>> Begin RECORDS TO PROCESS

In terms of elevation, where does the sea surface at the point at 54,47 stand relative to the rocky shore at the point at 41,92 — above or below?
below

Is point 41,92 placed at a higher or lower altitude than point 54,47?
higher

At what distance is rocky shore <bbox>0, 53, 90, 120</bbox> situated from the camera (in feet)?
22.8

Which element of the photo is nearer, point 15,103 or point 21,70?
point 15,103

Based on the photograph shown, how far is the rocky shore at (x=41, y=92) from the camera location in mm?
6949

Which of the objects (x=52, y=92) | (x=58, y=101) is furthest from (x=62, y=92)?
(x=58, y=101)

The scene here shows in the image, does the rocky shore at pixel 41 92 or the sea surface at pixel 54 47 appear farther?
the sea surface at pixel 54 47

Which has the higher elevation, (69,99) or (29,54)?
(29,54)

>> End RECORDS TO PROCESS
>> Begin RECORDS TO PROCESS

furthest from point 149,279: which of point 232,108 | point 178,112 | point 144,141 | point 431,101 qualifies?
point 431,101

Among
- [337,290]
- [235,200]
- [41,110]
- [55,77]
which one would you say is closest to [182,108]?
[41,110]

>> End RECORDS TO PROCESS
>> Begin RECORDS TO PROCESS

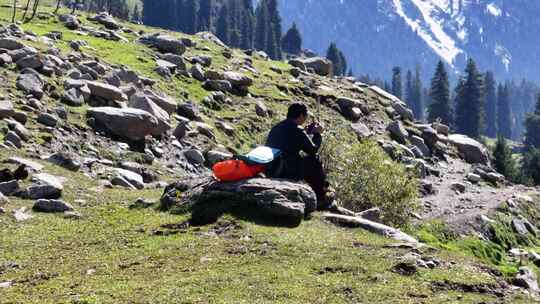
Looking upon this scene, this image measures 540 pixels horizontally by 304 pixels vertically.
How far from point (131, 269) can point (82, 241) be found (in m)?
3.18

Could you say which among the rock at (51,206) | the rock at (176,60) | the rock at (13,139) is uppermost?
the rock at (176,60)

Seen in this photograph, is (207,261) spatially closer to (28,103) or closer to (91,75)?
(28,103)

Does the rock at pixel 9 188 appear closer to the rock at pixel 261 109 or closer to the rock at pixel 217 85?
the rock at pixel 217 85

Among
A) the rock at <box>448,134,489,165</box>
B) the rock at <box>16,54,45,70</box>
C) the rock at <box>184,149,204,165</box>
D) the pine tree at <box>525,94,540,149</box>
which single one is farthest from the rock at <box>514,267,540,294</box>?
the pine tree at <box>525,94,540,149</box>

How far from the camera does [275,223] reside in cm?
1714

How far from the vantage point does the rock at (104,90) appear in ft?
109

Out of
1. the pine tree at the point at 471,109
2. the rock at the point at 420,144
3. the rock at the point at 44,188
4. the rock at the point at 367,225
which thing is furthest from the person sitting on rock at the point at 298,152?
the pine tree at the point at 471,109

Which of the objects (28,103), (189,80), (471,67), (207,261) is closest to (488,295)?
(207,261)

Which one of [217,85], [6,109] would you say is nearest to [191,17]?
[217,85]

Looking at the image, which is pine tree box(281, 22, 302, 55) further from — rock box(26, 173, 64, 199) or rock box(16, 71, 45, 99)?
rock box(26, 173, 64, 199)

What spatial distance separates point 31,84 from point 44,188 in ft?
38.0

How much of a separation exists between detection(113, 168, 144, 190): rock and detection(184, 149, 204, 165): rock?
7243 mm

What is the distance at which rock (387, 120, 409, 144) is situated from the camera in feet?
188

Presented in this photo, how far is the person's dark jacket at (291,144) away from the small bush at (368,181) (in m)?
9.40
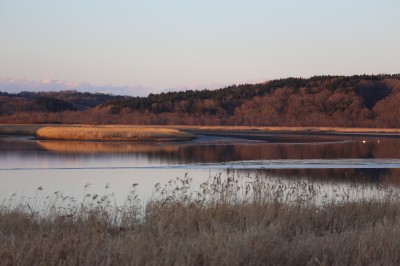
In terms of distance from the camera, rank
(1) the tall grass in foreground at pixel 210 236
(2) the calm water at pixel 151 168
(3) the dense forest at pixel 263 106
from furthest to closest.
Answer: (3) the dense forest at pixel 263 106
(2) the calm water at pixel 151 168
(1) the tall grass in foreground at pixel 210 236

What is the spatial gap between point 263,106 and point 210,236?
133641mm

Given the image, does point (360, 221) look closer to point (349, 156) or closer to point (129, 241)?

>> End RECORDS TO PROCESS

WHAT NEEDS TO BE DONE: Pull out each line above that contains the string "terms". Case counts.

RESULT:
In terms of elevation, where does the sea surface at the point at 54,47 stand relative to the rocky shore at the point at 41,92 — above or below?
In terms of distance from the camera, rank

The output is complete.